Rewrite the rows below, putting "lens" wherever "camera lens" appears and leaving everything else unchanged.

Rows of scene-based reasoning:
⁂

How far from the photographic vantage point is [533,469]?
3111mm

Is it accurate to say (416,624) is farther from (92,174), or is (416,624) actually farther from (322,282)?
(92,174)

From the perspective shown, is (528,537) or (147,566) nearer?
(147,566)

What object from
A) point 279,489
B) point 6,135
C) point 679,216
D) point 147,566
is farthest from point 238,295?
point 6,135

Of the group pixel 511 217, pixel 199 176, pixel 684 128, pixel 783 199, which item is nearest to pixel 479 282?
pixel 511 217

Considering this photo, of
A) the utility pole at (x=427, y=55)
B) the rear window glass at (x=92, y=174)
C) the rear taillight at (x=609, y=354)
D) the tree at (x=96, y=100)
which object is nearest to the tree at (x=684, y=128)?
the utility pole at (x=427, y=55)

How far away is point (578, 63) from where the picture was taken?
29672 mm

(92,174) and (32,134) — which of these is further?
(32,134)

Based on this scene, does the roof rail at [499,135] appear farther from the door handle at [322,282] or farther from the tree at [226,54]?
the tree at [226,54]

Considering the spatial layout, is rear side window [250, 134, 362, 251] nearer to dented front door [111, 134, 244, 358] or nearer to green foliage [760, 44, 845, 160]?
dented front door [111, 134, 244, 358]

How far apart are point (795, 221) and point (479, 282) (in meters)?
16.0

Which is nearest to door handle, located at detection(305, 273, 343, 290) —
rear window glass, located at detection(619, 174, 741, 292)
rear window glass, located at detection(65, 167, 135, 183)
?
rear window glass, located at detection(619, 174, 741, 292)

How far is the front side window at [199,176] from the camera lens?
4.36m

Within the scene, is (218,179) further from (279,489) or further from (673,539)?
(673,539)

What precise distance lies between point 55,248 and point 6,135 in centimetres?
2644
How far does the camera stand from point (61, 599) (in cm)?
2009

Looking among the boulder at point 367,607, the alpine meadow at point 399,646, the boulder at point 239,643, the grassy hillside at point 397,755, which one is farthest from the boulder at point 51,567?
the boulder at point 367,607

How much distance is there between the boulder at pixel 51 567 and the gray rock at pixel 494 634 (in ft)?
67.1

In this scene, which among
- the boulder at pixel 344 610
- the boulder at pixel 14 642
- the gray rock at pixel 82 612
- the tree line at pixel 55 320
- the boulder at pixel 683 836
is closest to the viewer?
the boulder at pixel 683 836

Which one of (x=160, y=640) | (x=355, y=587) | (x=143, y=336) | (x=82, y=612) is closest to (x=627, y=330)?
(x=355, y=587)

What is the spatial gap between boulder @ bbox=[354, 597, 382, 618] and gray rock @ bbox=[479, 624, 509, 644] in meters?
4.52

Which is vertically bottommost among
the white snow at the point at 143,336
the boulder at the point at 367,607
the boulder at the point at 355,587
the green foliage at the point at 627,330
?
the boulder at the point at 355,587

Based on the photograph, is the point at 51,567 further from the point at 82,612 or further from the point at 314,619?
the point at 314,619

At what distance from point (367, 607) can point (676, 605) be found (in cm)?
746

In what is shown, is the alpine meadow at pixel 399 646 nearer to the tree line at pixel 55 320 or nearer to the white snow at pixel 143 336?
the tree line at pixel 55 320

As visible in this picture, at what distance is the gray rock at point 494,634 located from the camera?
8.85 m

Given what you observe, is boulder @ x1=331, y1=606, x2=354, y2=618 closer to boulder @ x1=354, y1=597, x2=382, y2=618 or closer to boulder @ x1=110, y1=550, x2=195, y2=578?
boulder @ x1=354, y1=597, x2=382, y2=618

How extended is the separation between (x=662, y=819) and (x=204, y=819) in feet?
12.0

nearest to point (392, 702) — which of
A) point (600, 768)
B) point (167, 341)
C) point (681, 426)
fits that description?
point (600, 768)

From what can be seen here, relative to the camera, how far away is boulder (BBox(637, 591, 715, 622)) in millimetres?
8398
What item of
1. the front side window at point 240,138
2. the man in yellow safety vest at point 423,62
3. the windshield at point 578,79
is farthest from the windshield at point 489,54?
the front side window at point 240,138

⁂

*The completed task*:
How far from the photographic vantage point is [533,469]?
3111mm

Is it accurate to say (416,624) is farther from (92,174), or is (416,624) actually farther from (322,282)?
(92,174)

From the perspective shown, is (528,537) or (147,566) nearer?
(147,566)

What object from
A) point 279,489
B) point 6,135
C) point 679,216
D) point 147,566
is farthest from point 238,295?
point 6,135

Of the group pixel 511 217, pixel 199 176, pixel 684 128, pixel 783 199, which item is nearest to pixel 479 282?
pixel 511 217

Considering this photo, of
A) the utility pole at (x=427, y=55)
B) the rear window glass at (x=92, y=174)
C) the rear taillight at (x=609, y=354)
D) the tree at (x=96, y=100)
which object is nearest to the tree at (x=684, y=128)?
the utility pole at (x=427, y=55)

How far away is point (578, 63) from where the picture was taken?
29672 mm

(92,174) and (32,134) — which of these is further?
(32,134)

Based on this scene, does the roof rail at [499,135] appear farther from the door handle at [322,282] or farther from the tree at [226,54]?
the tree at [226,54]

Considering the spatial layout, is rear side window [250, 134, 362, 251] nearer to dented front door [111, 134, 244, 358] or nearer to green foliage [760, 44, 845, 160]?
dented front door [111, 134, 244, 358]

How far apart are point (795, 221) and point (479, 282) (in meters)?
16.0

Which is nearest to door handle, located at detection(305, 273, 343, 290) —
rear window glass, located at detection(619, 174, 741, 292)
rear window glass, located at detection(65, 167, 135, 183)
?
rear window glass, located at detection(619, 174, 741, 292)

How far is the front side window at [199,176] from the lens?
4.36m

Within the scene, is (218,179) further from (279,489) or further from (673,539)?
(673,539)

What precise distance lies between point 55,248 and point 6,135 in centimetres?
2644
How far does the camera stand from point (61, 599) (in cm)?
2009

Looking among the boulder at point 367,607, the alpine meadow at point 399,646, the boulder at point 239,643, the grassy hillside at point 397,755, which one is farthest from the boulder at point 51,567?
the boulder at point 367,607

How much distance is there between the boulder at pixel 51 567 and the gray rock at pixel 494 634 (in ft)?
67.1

In this scene, which among
- the boulder at pixel 344 610
- the boulder at pixel 14 642
- the gray rock at pixel 82 612
- the tree line at pixel 55 320
- the boulder at pixel 683 836
is closest to the viewer?
the boulder at pixel 683 836

Which one of (x=160, y=640) | (x=355, y=587) | (x=143, y=336) | (x=82, y=612) is closest to (x=627, y=330)?
(x=355, y=587)

What is the spatial gap between boulder @ bbox=[354, 597, 382, 618] and gray rock @ bbox=[479, 624, 509, 644] in meters?
4.52

Which is vertically bottommost among
the white snow at the point at 143,336
the boulder at the point at 367,607
the boulder at the point at 355,587
the green foliage at the point at 627,330
?
the boulder at the point at 355,587

Based on the photograph, is the point at 51,567 further from the point at 82,612 or further from the point at 314,619?
the point at 314,619

At what distance from point (367, 607) can point (676, 605) be found (in cm)?
746

In what is shown, is the alpine meadow at pixel 399 646 nearer to the tree line at pixel 55 320 or nearer to the white snow at pixel 143 336?
the tree line at pixel 55 320

As visible in this picture, at what distance is the gray rock at point 494,634 located from the camera?
8.85 m

Given what you observe, is boulder @ x1=331, y1=606, x2=354, y2=618 closer to boulder @ x1=354, y1=597, x2=382, y2=618 or closer to boulder @ x1=110, y1=550, x2=195, y2=578?
boulder @ x1=354, y1=597, x2=382, y2=618

How extended is the separation between (x=662, y=819) and (x=204, y=819) in feet?
12.0

nearest to point (392, 702) — which of
A) point (600, 768)
B) point (167, 341)
C) point (681, 426)
fits that description?
point (600, 768)

From what can be seen here, relative to the camera, how far away is boulder (BBox(637, 591, 715, 622)) in millimetres?
8398
What item of
1. the front side window at point 240,138
2. the man in yellow safety vest at point 423,62
3. the windshield at point 578,79
is farthest from the windshield at point 489,54?
the front side window at point 240,138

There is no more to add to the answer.